Büyüklerin geçmişi anlatırken, 'istavriti tane işi alırdık”
sözünün gerçek olma şansının hala bulunduğunu vurgulayan Doç. Dr. Başçınar, “Bu
şansı hala kaybetmedik, umudumuzu kaybetmedik, ama çevremiz son derece hızlı
bir şekilde kirleniyor. Ticari, endüstriyel avcılık ne yazık ki oldukça bilinçsiz
şekilde devam ediyor. Gemilerimizde bu işlere bakabilecek mühendislerimiz
istihdam edilmiş değil. Dolayısıyla yine bir risk var, ama umarım aşarız” dedi.
________________________________________________________
“Kültüre alınan balıklar daha fazla Omega 3 yağ asidi
içeriyor”
Doç. Dr.
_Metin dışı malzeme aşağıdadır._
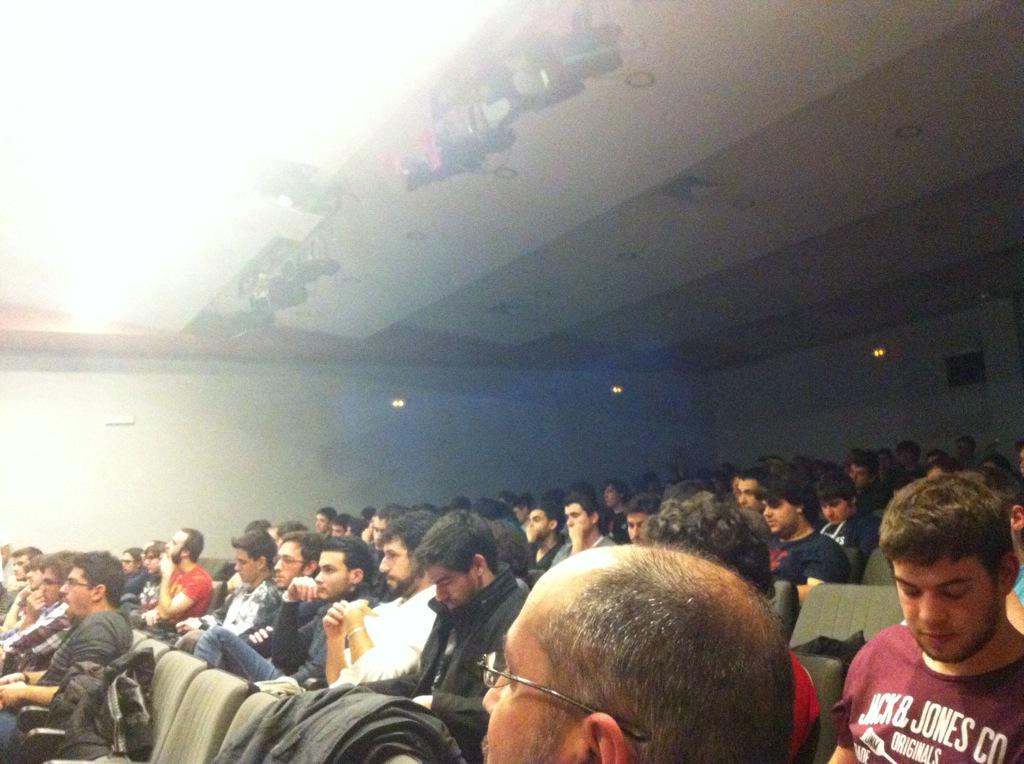 marsicor's tweet photo. Está pasando #tryit2015 Gracias @lurtisrules por esto http://t.co/CknNN1rFoS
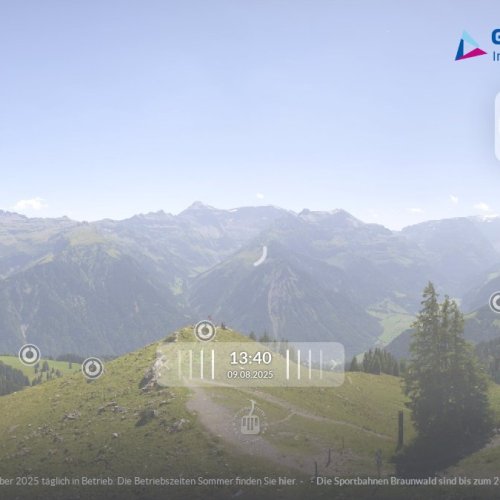 Sportbahnen Braunwald Live Webcam: Glarus Alps Views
Başçınar, 13 santimlik küçük bir balığın 18-20
gramken avlandığına dikkati çekerek, “Bu büyüklükteki balığı avlamayı bir sene
durdurabilirsek, doğal ortamda balık yem azlığı ya da rekabet nedeniyle biraz
daha yavaş büyür. 70-80 grama olmasa bile 30-40 gram ağırlığa çok rahat
ulaşabilir. Hem gelecek nesilleri üretecek olan ebeveynlere fırsat vermiş
oluruz hem de daha iri istavrit yeme şansını yakalarız” diye konuştu.
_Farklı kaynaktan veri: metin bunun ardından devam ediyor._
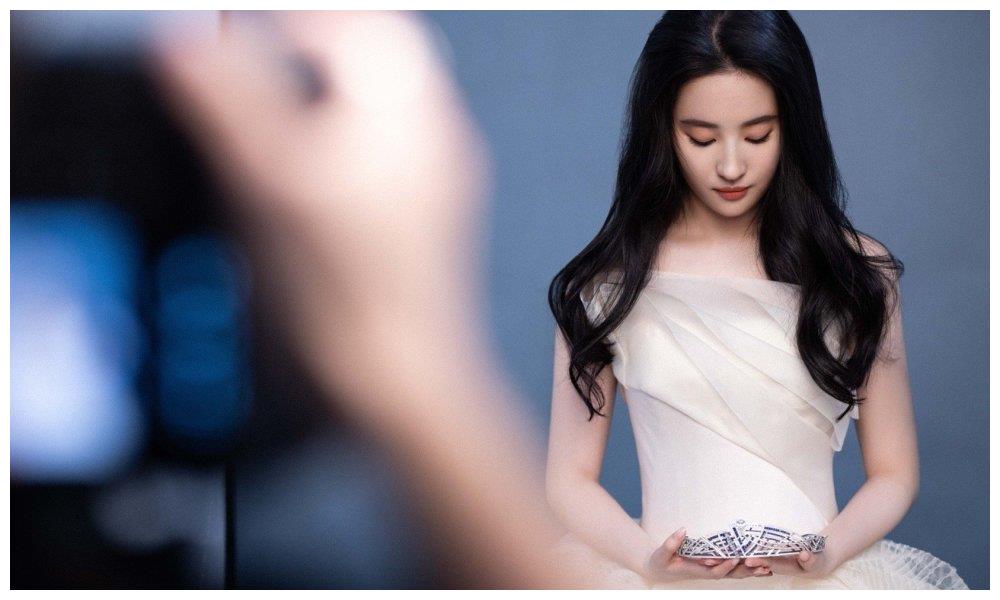 刘亦菲最新照片2024,自然美景之旅,探寻内心平和宁静之道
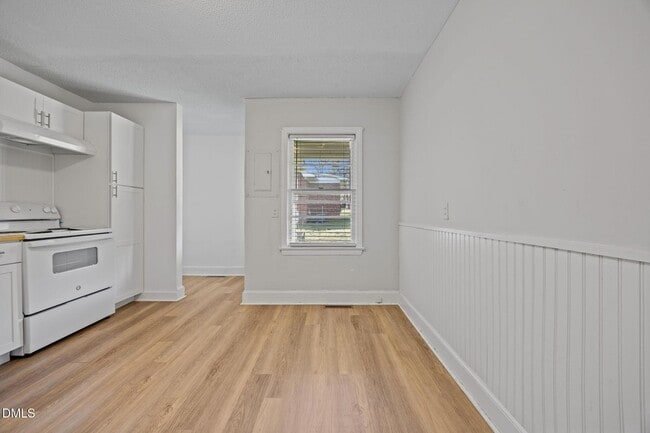 Building Photo - 1206 S 9th St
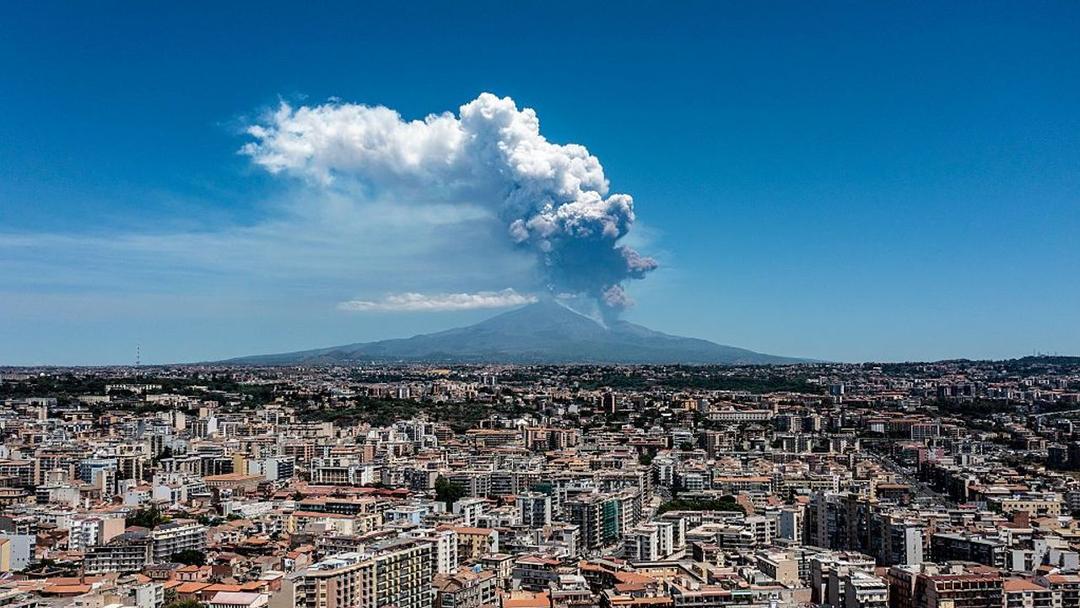 Mount Etna Eruption Triggers Mass Tourist Evacuation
Projede sadece büyümeyi çalışmadıklarını belirten Doç. Dr.
Başçınar, şunları kaydetti:
“Aynı zamanda kültür ortamında yerleştirdiğimiz balıklarda
hastalık riski var mı ya da oluşur mu diye incelemelerde bulunduk. Çünkü
özelikle endüstriyel yetiştiricilikte başımıza en çok gelen sorundur. Oldukça
şanslıyız, balıklar dayanıklı ve hastalıklara karşı dirençliler. Ayrıca, kültür
ortamına alsak besleme değeri doğadakinden daha iyi midir, kötü müdür sorusunun
cevabını da aradık. Kültüre aldığımız balıklar daha yağlı, daha fazla miktarda
Omega 3 yağ asidi içeriyor, beslenmemiz açısından çok daha faydalı, et verimi
daha yüksek. Bu yüzden oldukça karlı olacağı kanaatindeyim.”
Doç. Dr. Nadir Başçınar, Doğu Karadeniz'de yaz aylarında
alabalık kafeslerinin tamamen boşaldığını ifade ederek, “Çünkü yaz aylarında
sıcaklık, alabalığın kafeste yaşayamayacağı seviyeye ulaşıyor. Oysa istavrit
dört mevsim, 365 gün kendi sularımızda, kafeslerimizde durabilir. İstediğimiz
kadar büyütebiliriz, istediğimiz ağırlıkta pazarlayabiliriz. Büyümesi için
beklemeye gerek yok. Ocak ayında balığa ihtiyacımız varsa ocak ayında, temmuz,
ağustos, eylülde ihtiyacımız varsa o zaman piyasaya sürebiliriz. Oysa
alabalıkta böyle bir şansımız yok. O yüzden avantajlıyız” dedi.